Modeling & Evaluation

Plan ➜ ✓ Acquire ➜ ✓ Prepare ➜ ✓ Explore ➜ 🟢 Model ➜ ☐ Deliver

  • Created a class to vectorize and create, fit, and evaluate models on in and out-of-sample datasets.
  • Utilized a class method using cross-validate to fit and evaluate models on a specified number of K-Folded splits, garnering an average validate accuracy score for each classifier type.
  • Chose the best model from cross-validation and evaluated the accuracy on out-of-sample test data.
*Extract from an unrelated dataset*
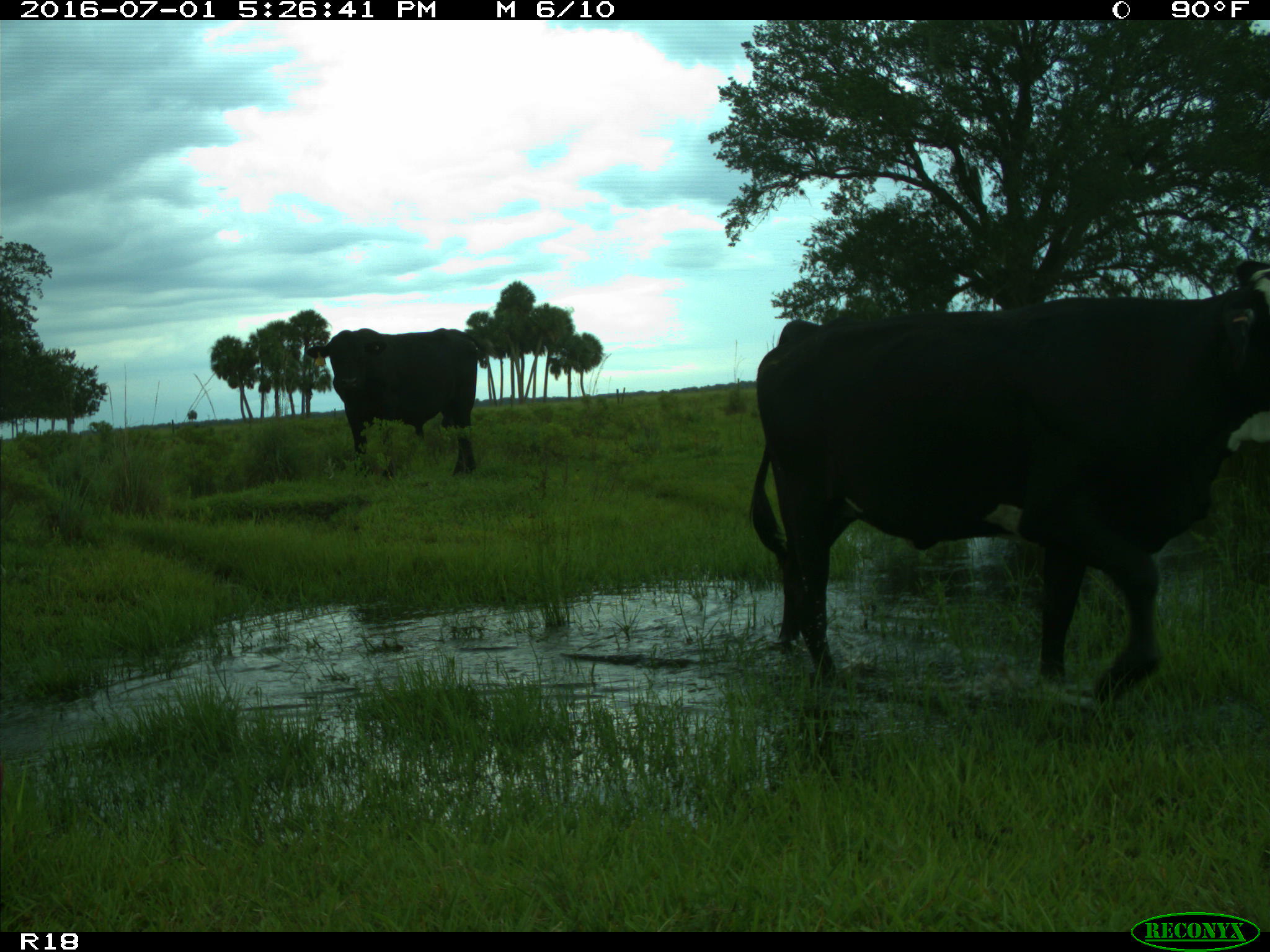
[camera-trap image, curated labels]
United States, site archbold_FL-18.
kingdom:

K-Fold and Cross-validation References:

  • For more information on the workings of cross-validation, visit https://scikit-learn.org/stable/modules/cross_validation.html
  • For information on how cross-validation works in conjunction with K-Folding visit https://scikit-learn.org/stable/modules/cross_validation.html#k-fold

Modeling Takeaways

  • Baseline score of 84.0% based on most common label
  • Got best performance from classifiers with K-Folds set to 10.
  • The best performing classifier types were Multinomial Naive Bayes classifiers with alpha = 0.5, averaging 94.13% across all cross-validate splits.
  • Best single model accuracy score on a cross-validation test (validate) subset from was 95.42%
  • Using that model, achieved an out-of-sample test accuracy score of 94.8%.

Project Delivery

Plan ➜ ✓ Acquire ➜ ✓ Prepare ➜ ✓ Explore ➜ ✓ Model ➜ 🟢 Deliver

Conclusion and Next Steps

  • Javascript repository README files have consistent, identifying characteristics such as average word length, message length, and word count.
  • With more time, we would like to build a multi-class classification model and do more feature engineering.

Project Replication

  • Download the acquire.py, prepare.py, explore.py, and model.py modules to your working directory.
  • Download the all files from dataset which can be found at here
  • Run the final_report.ipynb Juypter Notebook.